Michal Perdoch, Jiri Matas, Ondrej Chum: Epipolar Geometry from Two
Correspondences
Abstract:
A novel algorithm for robust RANSAC-like estimation of epipolar geometry
(of uncalibrated camera pair) from two correspondence s of local affine frames
(LAFs) is presented. Each LAF is constructed from three points independently
detected on a maximally stable extremal region. The algorithm assumes that a
sufficiently accurate approximation of the fundamental matrix is obtained from
two LAF correspondence s by the 6-point algorithm of Stéwenius et al. The
so-far-the-best hypotheses are further processed by so-called local
optimization to estimate the epipolar geometry. Special attention is paid to
planar sample degeneracy, since the probability of drawing two coplanar LAF
correspondences is not negligible.

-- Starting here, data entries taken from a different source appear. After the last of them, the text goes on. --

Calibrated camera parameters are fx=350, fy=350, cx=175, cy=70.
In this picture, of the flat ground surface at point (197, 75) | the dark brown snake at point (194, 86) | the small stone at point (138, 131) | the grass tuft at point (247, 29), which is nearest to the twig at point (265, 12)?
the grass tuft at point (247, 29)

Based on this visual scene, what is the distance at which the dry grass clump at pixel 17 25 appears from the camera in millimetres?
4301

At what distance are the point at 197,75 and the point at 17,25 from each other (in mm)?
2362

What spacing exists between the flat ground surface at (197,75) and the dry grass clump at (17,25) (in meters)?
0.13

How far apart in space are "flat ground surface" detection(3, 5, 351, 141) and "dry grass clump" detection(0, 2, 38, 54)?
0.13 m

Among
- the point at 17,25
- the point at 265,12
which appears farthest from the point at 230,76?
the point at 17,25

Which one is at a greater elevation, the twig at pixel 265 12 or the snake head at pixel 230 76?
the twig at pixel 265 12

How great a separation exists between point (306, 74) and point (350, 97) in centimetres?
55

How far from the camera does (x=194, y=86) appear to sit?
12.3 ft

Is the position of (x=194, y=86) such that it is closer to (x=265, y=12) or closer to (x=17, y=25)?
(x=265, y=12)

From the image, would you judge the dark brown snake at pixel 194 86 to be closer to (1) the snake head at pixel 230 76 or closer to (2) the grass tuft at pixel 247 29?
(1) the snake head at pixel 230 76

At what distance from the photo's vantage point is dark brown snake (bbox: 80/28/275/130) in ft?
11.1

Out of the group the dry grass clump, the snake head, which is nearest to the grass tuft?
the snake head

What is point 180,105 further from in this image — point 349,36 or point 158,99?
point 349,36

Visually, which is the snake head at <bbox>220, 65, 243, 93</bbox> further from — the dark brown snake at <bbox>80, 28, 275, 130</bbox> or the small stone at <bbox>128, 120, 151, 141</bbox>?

Combining the 6-point solver, local
optimization, and the degeneracy test enables RANSAC to draw samples of only
two LAFs to generate hypotheses and thus to reduce the number of samples
drawn. We experimentally show that using the 6-point algorithm (restricting to
cameras with unit aspect ratio, zero skew, principal point in the center of
image, and a common unknown focal length) generates hypotheses that are
sufficient for epipolar geometry estimation in LO-RANSAC framework.